Text provided Start Marker

Gene Mustain

By Jim Killam

Take every media image of college students in the late 1960s, and think “opposite.” That was Gene Mustain as the Northern Star sports editor. Few of Gene’s friends back then would have predicted he’d become one of the nation’s best investigative reporters and a best-selling author. They had him tagged for management.

“Jimi Hendrix he was not,” said Star cohort Ray Gibson. “His wardrobe came complete with the blue blazer and penny loafer shoes.”

Gary Stein, Gene’s assistant sports editor at the Star and a longtime columnist at the Fort Lauderdale Sun-Sentinel, also remembers him as an impeccably dressed, well-groomed fraternity boy.

“But damn if he didn’t get down and dirty with the best of ’em when it came to reporting and writing,” Stein said. “Even back in college, his stuff just sang. He had the kind of writing style where you could tell it was Gene’s story, even if you didn’t see his name. It was that distinctive, that colorful.”

Text provided End Marker

### Work instructions
(1) Swap "blazer" for "sweater" in the Gene Mustain profile and write out the passage that begins at the words "Take every media" and stops after "well-groomed fraternity boy.".
(2) Based on the Gene Mustain profile, answer yes or no to each statement and quote the words that decide it: (a) Gene's friends in college had him tagged for management. (b) Gary Stein served as Gene's assistant sports editor at the Star. (c) Stein said Gene's writing could not be told apart from anyone else's without his name on it.
The records play no part in this work.

Data section Start Marker

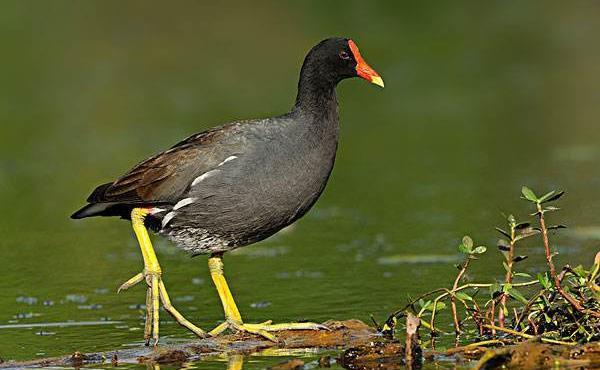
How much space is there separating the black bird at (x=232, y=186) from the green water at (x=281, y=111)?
0.46m

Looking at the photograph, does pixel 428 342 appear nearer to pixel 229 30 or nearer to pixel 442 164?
pixel 442 164

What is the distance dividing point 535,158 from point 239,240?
267 inches

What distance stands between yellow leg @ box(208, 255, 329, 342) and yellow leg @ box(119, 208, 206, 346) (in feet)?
0.60

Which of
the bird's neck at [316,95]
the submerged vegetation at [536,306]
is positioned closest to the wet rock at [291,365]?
the submerged vegetation at [536,306]

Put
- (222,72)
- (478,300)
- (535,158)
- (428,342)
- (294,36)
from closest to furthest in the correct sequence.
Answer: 1. (428,342)
2. (478,300)
3. (535,158)
4. (222,72)
5. (294,36)

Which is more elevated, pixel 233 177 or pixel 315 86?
pixel 315 86

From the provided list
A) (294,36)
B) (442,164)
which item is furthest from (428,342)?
(294,36)

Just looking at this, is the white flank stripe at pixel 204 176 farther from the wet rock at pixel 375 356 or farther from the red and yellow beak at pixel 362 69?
the wet rock at pixel 375 356

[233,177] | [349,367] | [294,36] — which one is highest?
[294,36]

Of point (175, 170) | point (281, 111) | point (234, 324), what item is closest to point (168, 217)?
point (175, 170)

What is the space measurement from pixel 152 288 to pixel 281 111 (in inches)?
379

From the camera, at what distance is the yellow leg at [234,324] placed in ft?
22.9

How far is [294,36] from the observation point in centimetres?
2178

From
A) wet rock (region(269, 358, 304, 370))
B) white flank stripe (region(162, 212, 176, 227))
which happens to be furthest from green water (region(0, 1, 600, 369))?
white flank stripe (region(162, 212, 176, 227))
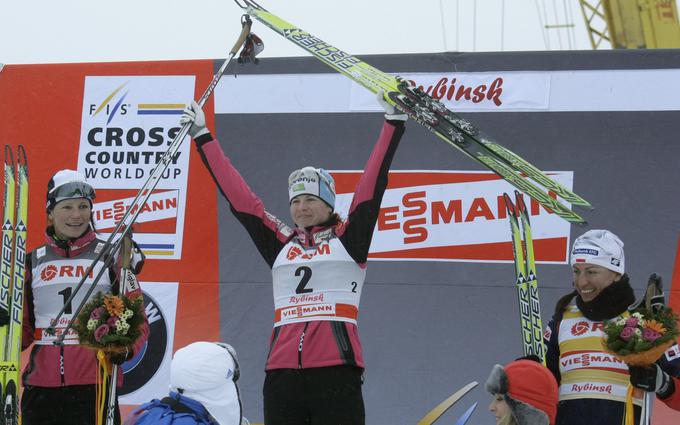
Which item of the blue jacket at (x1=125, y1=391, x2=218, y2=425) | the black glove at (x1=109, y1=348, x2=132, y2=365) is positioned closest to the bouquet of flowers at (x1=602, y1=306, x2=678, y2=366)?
the blue jacket at (x1=125, y1=391, x2=218, y2=425)

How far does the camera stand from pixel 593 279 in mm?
4184

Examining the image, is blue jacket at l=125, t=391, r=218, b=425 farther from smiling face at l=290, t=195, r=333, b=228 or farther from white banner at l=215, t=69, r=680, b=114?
white banner at l=215, t=69, r=680, b=114

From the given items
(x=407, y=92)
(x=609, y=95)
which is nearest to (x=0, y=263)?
(x=407, y=92)

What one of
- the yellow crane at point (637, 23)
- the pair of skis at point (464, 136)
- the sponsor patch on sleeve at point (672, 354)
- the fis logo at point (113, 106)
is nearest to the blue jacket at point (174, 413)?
the pair of skis at point (464, 136)

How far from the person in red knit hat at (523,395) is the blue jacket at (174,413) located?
3.44 ft

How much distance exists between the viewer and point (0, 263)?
181 inches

Data section End Marker

### Answers below
(1)
Take every media image of college students in the late 1960s, and think “opposite.” That was Gene Mustain as the Northern Star sports editor. Few of Gene’s friends back then would have predicted he’d become one of the nation’s best investigative reporters and a best-selling author. They had him tagged for management.

“Jimi Hendrix he was not,” said Star cohort Ray Gibson. “His wardrobe came complete with the blue sweater and penny loafer shoes.”

Gary Stein, Gene’s assistant sports editor at the Star and a longtime columnist at the Fort Lauderdale Sun-Sentinel, also remembers him as an impeccably dressed, well-groomed fraternity boy.

(2)
(a) Yes: "They had him tagged for management."
(b) Yes: "Gary Stein, Gene’s assistant sports editor at the Star"
(c) No: "He had the kind of writing style where you could tell it was Gene’s story, even if you didn’t see his name."